CUDA kernel never executed - SOLVED

Hi guys,

I am experiencing strange behaviour when trying to lunch code on Tesla C1060 and Quadro FX3700. Basically, no matter what kernel I am trying to lunch the application returns the same data that was initialised on host. In other words, the data was not affected by the kernel at all.

I am running Ubuntu 9.4 but tested on 10.04 with the same result. I also tried using the latest drivers as well as the previous release but no luck. All my code executes fine in our laboratory where I have C1060s and Ubuntu 9.04 too.

Could thid be a hardware issue of my PC? Perhaps something that could be modified in BIOS?

As a simple example:

[codebox]#include "stdafx.h"

#include <stdio.h>

#include <cuda.h>


// Kernel that executes on the CUDA device

__global__ void square_array(float *a, int N)


  int idx = blockIdx.x * blockDim.x + threadIdx.x;

  if (idx<N) a[idx] = a[idx] * a[idx];



// main routine that executes on the host

int main(void)


  float *a_h, *a_d;  // Pointer to host & device arrays

  const int N = 10;  // Number of elements in arrays

  size_t size = N * sizeof(float);

  a_h = (float *)malloc(size);        // Allocate array on host

  cudaMalloc((void **) &a_d, size);   // Allocate array on device

  // Initialize host array and copy it to CUDA device

  for (int i=0; i<N; i++) a_h[i] = (float)i;

  cudaMemcpy(a_d, a_h, size, cudaMemcpyHostToDevice);

  // Do calculation on device:

  int block_size = 4;

  int n_blocks = N/block_size + (N%block_size == 0 ? 0:1);

  square_array <<< n_blocks, block_size >>> (a_d, N);

  // Retrieve result from device and store it in host array

  cudaMemcpy(a_h, a_d, sizeof(float)*N, cudaMemcpyDeviceToHost);

  // Print results

  for (int i=0; i<N; i++) printf("%d %f\n", i, a_h[i]);

  // Cleanup

  free(a_h); cudaFree(a_d);


and the result is:

[codebox]0 0.000000

1 1.000000

2 2.000000

3 3.000000

4 4.000000

5 5.000000

6 6.000000

7 7.000000

8 8.000000

9 9.000000


I checked for the errors, however, none were returned. I also tried to synchronise all threads after kernel lunch but that made no difference.

This is just one example that does not return correct values. Strangely enough the compilation of SDK went without problems and I can run most of the demos, however, some like deviceQuery and few others would not show anything. In addition, particles, mandelbrot and few others would freeze my system.

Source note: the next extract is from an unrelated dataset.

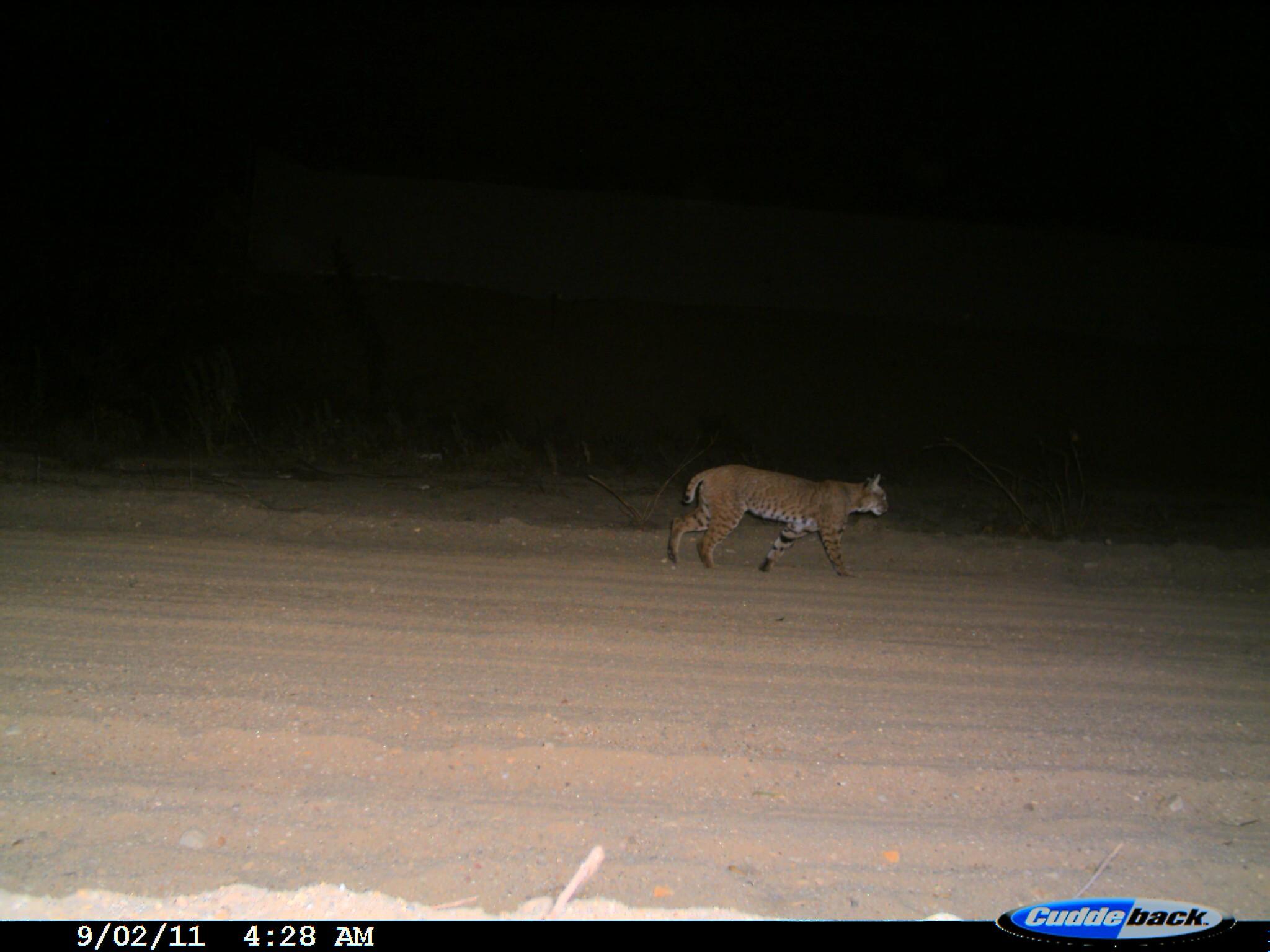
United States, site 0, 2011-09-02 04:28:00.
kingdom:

Could you please point me to the right direction because at the moment I am stuck :D

Thank you,

Martin Peniak


Solved the problem by updating to latest development drivers. However, even after the upgrade some of my code would not work and I found that the problem was using doubles.

ptxas /tmp/tmpxft_00000f1f_00000000-2_cuda_som.ptx, line 83; warning : Double is not supported. Demoting to float

so I assumed it was demoted to float and all should be good, however, this is not what happens since the code only works when I manually changed all double to float.

Martin Peniak
PhD candidate in AI, The University of Plymouth